Eric Belair
Eric Belair

Reputation: 10702

How should I store a known/hard-coded password in the database?

I have a web app that uses known username and password combinations to login to external servers. There are multiple username/password combinations used for different services. Right now, they are essentially "hard-coded" into the website code, but, I would like to move this information off the code base for better security.

My initial thought is to store this data in the database which is used to support the website. I want to store it in a way that it is not easily "hackable" (i.e. I'm not going to store it as plain text or as a MD5 hash). Should I follow the same format that I use to store the website user's passwords, where I use a random number generator to create SALT for each password and then store the password as hashed combination of the password and SALT, or would this be overkill?

Upvotes: 0

Views: 2333

Answers (2)

Eric Belair
Eric Belair

Reputation: 10702

After more research, I've decided at this point to follow the ideas here:

Encrypt a Column of Data - SQL Server | Microsoft Docs

...and encrypt/decrypt on the DB inside a Stored Procedure.

Upvotes: 0

Ameen Ali Shaikh
Ameen Ali Shaikh

Reputation: 429

Generally, storing passwords in the application code is always a bad idea. Moving it outside the code has many advantages including security.

Now storing it either in DB or Configuration Files is a choice you have to take depending on your application.

For full security you should never store passwords in retrievable form.
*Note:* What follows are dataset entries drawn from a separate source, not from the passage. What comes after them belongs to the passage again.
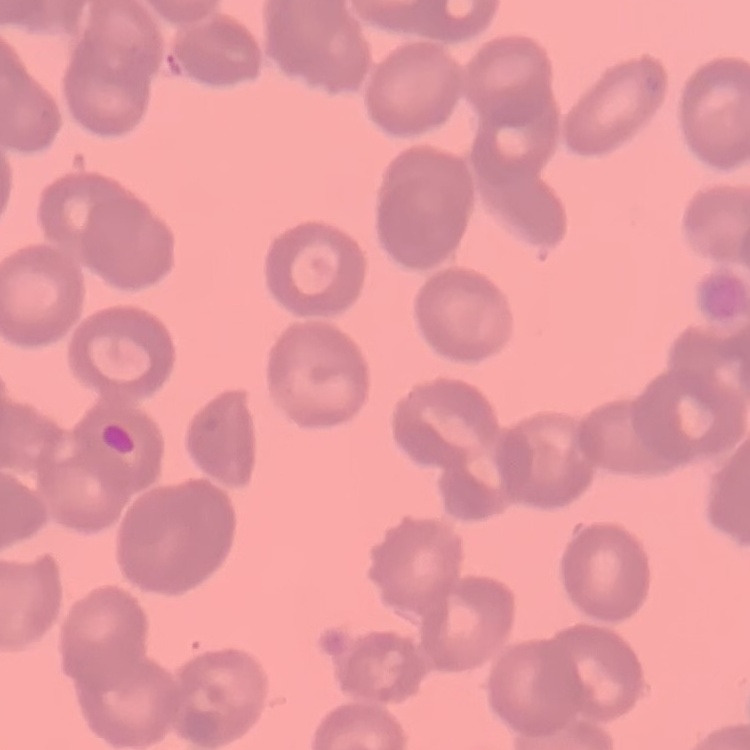
red_blood_cell_morphology: rouleaux formation
image_type: square crop of a larger photomicrograph
preparation: thin blood film
stain: Field's or Giemsa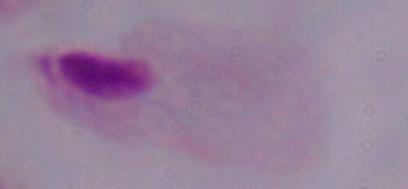

Summary:
  - Identification: trichomonad
  - Magnification: 1000x
  - Modality: micrograph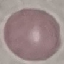
Summary:
  - Result: no malaria parasites seen
  - Image type: automatically extracted cell patch, resized to 64 × 64 pixels
  - Stain: Giemsa
  - Capture: smartphone camera at the microscope eyepiece
  - Preparation: thin smearPoint out each Plasmodium parasite.
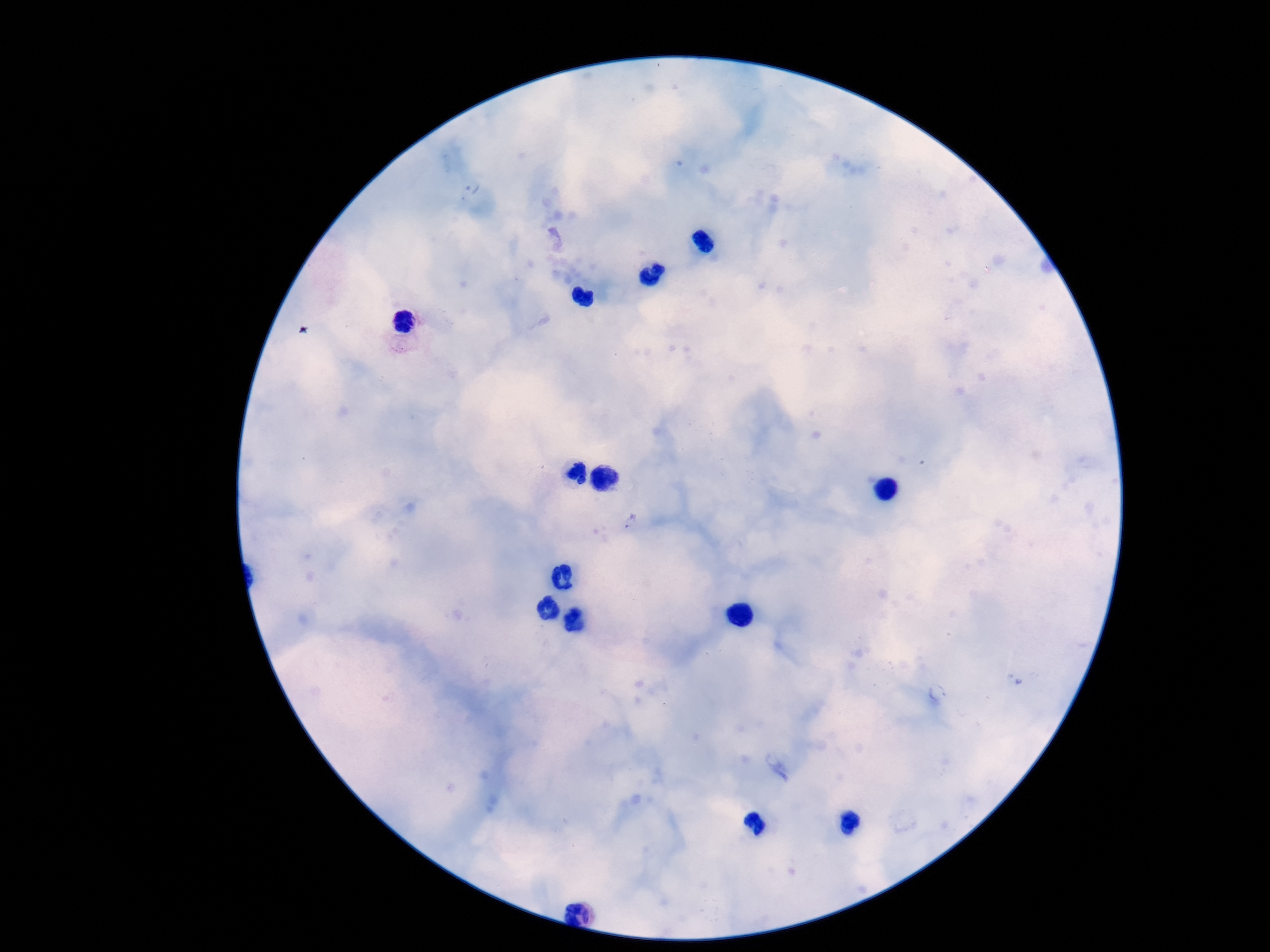
Approximate centers as (x, y) in pixels.
Plasmodium parasites: (632, 520).

Smartphone photograph taken through the microscope eyepiece. Giemsa-stained preparation. Thick blood film. Patient malaria status: positive. Image is 1270×952 pixels. 100x magnification. Single field of view.Report the malaria status of this cell.
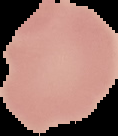

It is uninfected.

Summary:
  - Image size: 118×136 pixels
  - Preparation: thin blood film
  - Image type: cell region segmented out of the field of view; surrounding area masked to blackLocate and identify every blood parasite.
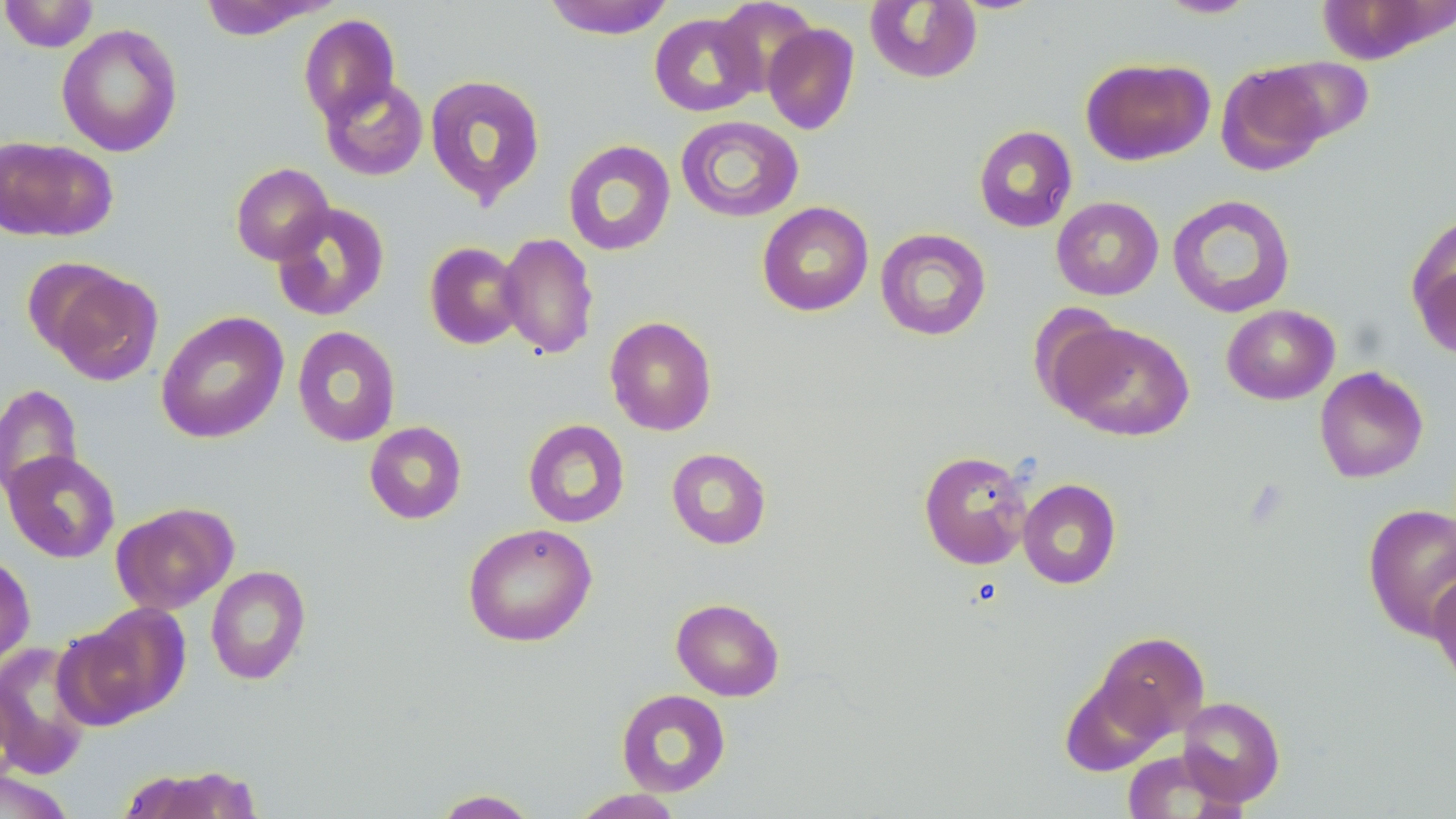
But to login to a external server as in your case, you need to get the actual plain text password, so one way hash will not work for you.
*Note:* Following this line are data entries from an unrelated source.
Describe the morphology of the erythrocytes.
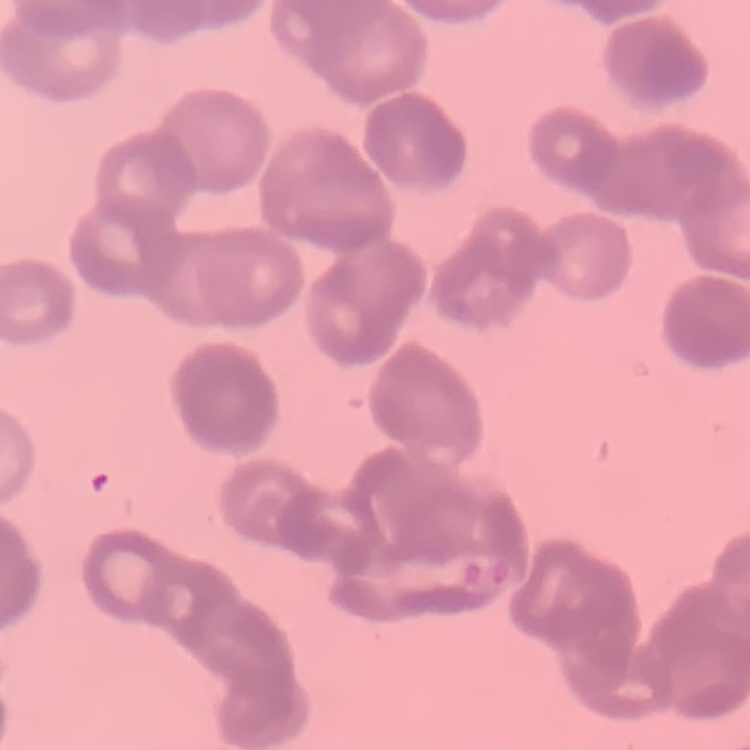

Rouleaux formation.

image_type: square crop of a larger photomicrograph
stain: Field's or Giemsa
preparation: thin blood filmDescribe the morphology of the erythrocytes.
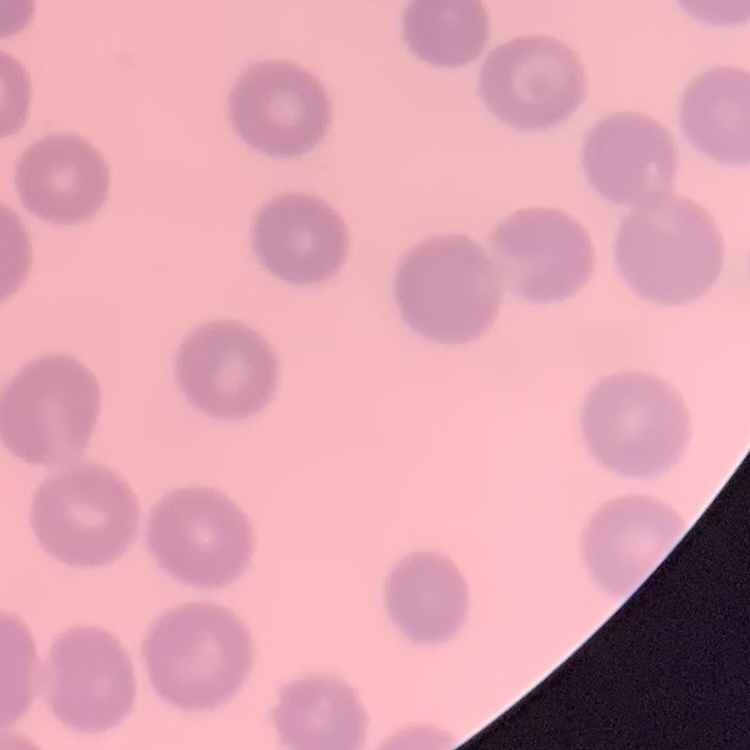

They show no rouleaux formation.

Summary:
  - Image type: one tile cut from a larger photomicrograph
  - Preparation: thin blood film
  - Stain: Field's or Giemsa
In our product we deal with such situation by using 2 Way SSL Certificates. It is very secure and there is no need to store the passwords.

But if you really need to store the passwords, then I will suggest to use configuration file and let your application read it. You can encrypt the passwords stored in the configuration files (Encrypting the passwords stored in the configuration file will again bring you back to the same question of how to protect the key). The access to the configuration file should be restricted (in Unix, 600 File Permission).

Alternatively, if your web application is Java, then you can consider using JNDI.